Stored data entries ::
===============

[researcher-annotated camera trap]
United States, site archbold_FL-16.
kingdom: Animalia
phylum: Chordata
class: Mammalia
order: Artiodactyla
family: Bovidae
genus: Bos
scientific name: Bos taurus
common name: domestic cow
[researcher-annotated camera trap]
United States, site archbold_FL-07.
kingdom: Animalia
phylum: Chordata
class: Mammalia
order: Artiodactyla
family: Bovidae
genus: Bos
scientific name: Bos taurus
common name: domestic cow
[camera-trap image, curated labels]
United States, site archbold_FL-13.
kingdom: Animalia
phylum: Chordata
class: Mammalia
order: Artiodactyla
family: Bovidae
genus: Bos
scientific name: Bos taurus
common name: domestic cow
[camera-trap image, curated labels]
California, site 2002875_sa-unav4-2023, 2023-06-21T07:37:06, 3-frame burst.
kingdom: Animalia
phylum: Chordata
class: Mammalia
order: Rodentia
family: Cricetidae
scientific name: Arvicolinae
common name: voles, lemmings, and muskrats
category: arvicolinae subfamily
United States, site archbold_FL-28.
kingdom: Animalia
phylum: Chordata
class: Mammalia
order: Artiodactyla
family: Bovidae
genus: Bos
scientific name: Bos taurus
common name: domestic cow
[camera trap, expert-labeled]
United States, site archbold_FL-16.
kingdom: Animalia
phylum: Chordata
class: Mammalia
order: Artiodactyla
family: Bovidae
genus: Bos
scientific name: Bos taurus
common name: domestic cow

===============

Copy all records verbatim.

Exercise result ::
[researcher-annotated camera trap]
United States, site archbold_FL-16.
kingdom: Animalia
phylum: Chordata
class: Mammalia
order: Artiodactyla
family: Bovidae
genus: Bos
scientific name: Bos taurus
common name: domestic cow
[researcher-annotated camera trap]
United States, site archbold_FL-07.
kingdom: Animalia
phylum: Chordata
class: Mammalia
order: Artiodactyla
family: Bovidae
genus: Bos
scientific name: Bos taurus
common name: domestic cow
[camera-trap image, curated labels]
United States, site archbold_FL-13.
kingdom: Animalia
phylum: Chordata
class: Mammalia
order: Artiodactyla
family: Bovidae
genus: Bos
scientific name: Bos taurus
common name: domestic cow
[camera-trap image, curated labels]
California, site 2002875_sa-unav4-2023, 2023-06-21T07:37:06, 3-frame burst.
kingdom: Animalia
phylum: Chordata
class: Mammalia
order: Rodentia
family: Cricetidae
scientific name: Arvicolinae
common name: voles, lemmings, and muskrats
category: arvicolinae subfamily
United States, site archbold_FL-28.
kingdom: Animalia
phylum: Chordata
class: Mammalia
order: Artiodactyla
family: Bovidae
genus: Bos
scientific name: Bos taurus
common name: domestic cow
[camera trap, expert-labeled]
United States, site archbold_FL-16.
kingdom: Animalia
phylum: Chordata
class: Mammalia
order: Artiodactyla
family: Bovidae
genus: Bos
scientific name: Bos taurus
common name: domestic cow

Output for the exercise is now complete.